Text excerpt.
Abstract:
A surface vehicle capable of overcoming obstacles is disclosed in which the vehicle accelerates vertically while having a horizontal velocity. The vehicle has a frame and at least three wheels attached to the frame to which a horizontal propulsion system is coupled. Further, a vertical propulsion system is coupled to the frame and the wheels. The vertical propulsion system is capable of providing a force to such wheels normal to the surface so that the vehicle separates from the surface. The vehicle has an electronic control unit coupled to the vertical propulsion system to automatically control its operation.

Description:
FIELD OF THE INVENTION  
       [0001]     The present invention relates to a vehicle capable of overcoming obstacles such as fences, ledges, boulders, rivers, and ditches. In particular, the vehicle accelerates vertically while having a horizontal velocity.  
       BACKGROUND OF THE INVENTION  
       [0002]     A surface vehicle is a device that transports itself and a payload from place to place on the surface of the earth or other celestial body. Such vehicles can lose their mobility when encountering obstacles: positive obstacles which stick up from the average surface, such as logs, boulders, fences; negative obstacles such as holes, ledges, or ditches; and non-supportive surfaces such as rivers, ponds, or swamp muck. The inventors of the present invention have recognized that it would be desirable to have a surface vehicle which is not limited by such obstacles.  
         [0003]     Prior art vehicles, such as motorcycles, are capable of overcoming obstacles; however, they require a ramp to impart a vertical component of velocity. This is impractical for free roaming vehicles for which it is desirable to overcome any obstacle encountered regardless of the presence of a ramp.  
         [0004]     A prior art vehicle capable of imparting a vertical acceleration to the vehicle is a low rider, in which hydraulic cylinders are energized to cause the vehicle to rise and fall. There are several disadvantages of a low rider vehicle for the purpose of traversing an obstacle. Typically, not all wheels of the low rider leave the ground, or if they do, either the rear or front wheels leave the ground only a small distance. The low rider does not provide sufficient acceleration to cause the vehicle to leave the ground an appreciable distance with a single actuation of the hydraulic cylinders. Instead, the cylinders are bounced at a resonant frequency to cause the vehicle to attain a significant vertical height with multiple actuations of the hydraulic cylinders. Such operation does not allow a low rider vehicle to clear an obstacle. Additionally, the control of the hydraulic cylinders is controlled remotely by a human operator. Moreover, the low rider is not adapted to provide significant vertical acceleration when the vehicle is translating on the ground. Instead, the highest vertical heights are achieved when the vehicle is not translating. Yet another disadvantage for the low rider in overcoming a positive obstacle is that the wheels are actuated in a downward direction to cause the vehicle to accelerate upward. With the wheels at their lowest extent possible, they would be the limiting factor for such a vehicle in clearing a positive obstacle.

[Image and question rows]
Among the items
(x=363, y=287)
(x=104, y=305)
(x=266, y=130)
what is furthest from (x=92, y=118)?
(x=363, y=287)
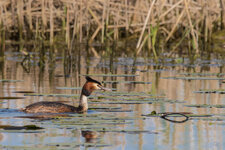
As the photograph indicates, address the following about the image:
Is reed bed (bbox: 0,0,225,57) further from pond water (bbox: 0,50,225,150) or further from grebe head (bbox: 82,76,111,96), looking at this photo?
grebe head (bbox: 82,76,111,96)

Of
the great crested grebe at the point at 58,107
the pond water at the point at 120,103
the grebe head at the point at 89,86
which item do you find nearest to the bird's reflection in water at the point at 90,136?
the pond water at the point at 120,103

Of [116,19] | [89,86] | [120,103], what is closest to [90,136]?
[89,86]

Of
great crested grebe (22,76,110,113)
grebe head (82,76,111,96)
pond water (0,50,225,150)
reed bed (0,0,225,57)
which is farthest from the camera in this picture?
reed bed (0,0,225,57)

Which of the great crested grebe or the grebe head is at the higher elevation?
the grebe head

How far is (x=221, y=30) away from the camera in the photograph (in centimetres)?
2203

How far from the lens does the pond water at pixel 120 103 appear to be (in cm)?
680

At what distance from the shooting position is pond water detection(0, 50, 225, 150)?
680cm

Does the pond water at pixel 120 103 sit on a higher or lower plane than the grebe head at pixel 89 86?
lower

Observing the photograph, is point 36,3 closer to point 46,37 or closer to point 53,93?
point 46,37

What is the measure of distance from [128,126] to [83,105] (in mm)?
1520

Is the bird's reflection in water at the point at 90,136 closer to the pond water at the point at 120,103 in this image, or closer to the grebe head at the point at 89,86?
the pond water at the point at 120,103

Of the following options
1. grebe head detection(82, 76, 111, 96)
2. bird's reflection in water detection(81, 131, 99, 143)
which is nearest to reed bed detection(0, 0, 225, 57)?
grebe head detection(82, 76, 111, 96)

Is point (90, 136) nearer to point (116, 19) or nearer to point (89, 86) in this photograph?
point (89, 86)

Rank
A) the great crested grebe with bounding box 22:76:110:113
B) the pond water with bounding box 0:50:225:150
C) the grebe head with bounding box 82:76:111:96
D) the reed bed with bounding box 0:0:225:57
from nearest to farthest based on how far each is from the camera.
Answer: the pond water with bounding box 0:50:225:150, the great crested grebe with bounding box 22:76:110:113, the grebe head with bounding box 82:76:111:96, the reed bed with bounding box 0:0:225:57
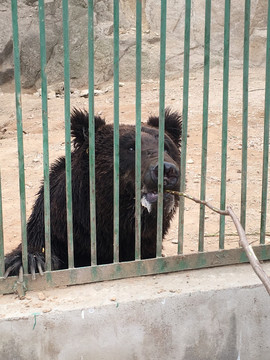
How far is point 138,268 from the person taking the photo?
10.6 ft

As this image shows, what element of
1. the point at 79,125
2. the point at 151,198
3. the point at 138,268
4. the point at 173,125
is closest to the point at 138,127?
the point at 151,198

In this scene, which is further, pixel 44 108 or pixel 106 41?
pixel 106 41

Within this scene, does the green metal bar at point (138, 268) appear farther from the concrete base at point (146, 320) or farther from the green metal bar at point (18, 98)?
the green metal bar at point (18, 98)

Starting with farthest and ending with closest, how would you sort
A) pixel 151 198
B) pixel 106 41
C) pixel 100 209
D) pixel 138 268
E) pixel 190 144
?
pixel 106 41, pixel 190 144, pixel 100 209, pixel 151 198, pixel 138 268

Work instructions.
#1 Turn the rows, from the line containing "As this image shows, what element of" through the last row, into a numbered list, leaving out blank lines.
#2 Please continue the obstacle-clearing vehicle text from where it stops.

Answers by task.
#1
1. As this image shows, what element of
2. 1. the point at 79,125
3. 2. the point at 151,198
4. 3. the point at 138,268
5. 4. the point at 173,125
6. is closest to the point at 138,127?
7. the point at 151,198
8. In this scene, which is further, pixel 44 108 or pixel 106 41?
9. pixel 106 41
10. Within this scene, does the green metal bar at point (138, 268) appear farther from the concrete base at point (146, 320) or farther from the green metal bar at point (18, 98)?
11. the green metal bar at point (18, 98)
12. Starting with farthest and ending with closest, how would you sort
13. A) pixel 151 198
14. B) pixel 106 41
15. C) pixel 100 209
16. D) pixel 138 268
17. E) pixel 190 144
18. ?
19. pixel 106 41, pixel 190 144, pixel 100 209, pixel 151 198, pixel 138 268

#2
         [0005]     Rockets and jet propulsion are used to generate vertical acceleration in known devices. However, both require a large amount of energy to provide the acceleration. Although they might be used to clear one or a few obstacles, they are impractical for clearing multiple obstacles that a vehicle might encounter simply because the fuel needs are too great.  
       SUMMARY OF THE INVENTION  
       [0006]     Disadvantages of prior art surface vehicles are overcome by a surface vehicle system having a frame, at least three members coupled to the frame, and a horizontal propulsion system coupled to the frame. The horizontal propulsion system provides motive force to at least one of the members to cause the vehicle to translate along the surface. The vehicle further includes a vertical propulsion system coupled to the frame and the members, which is capable of providing a force to the members generally normal to the surface to cause all members to lift off the surface. The vehicle includes an electronic control unit coupled to the vertical propulsion system to automatically control operation of the vertical propulsion system. In one embodiment, the members are wheels. In an alternative embodiment, the members are tracks.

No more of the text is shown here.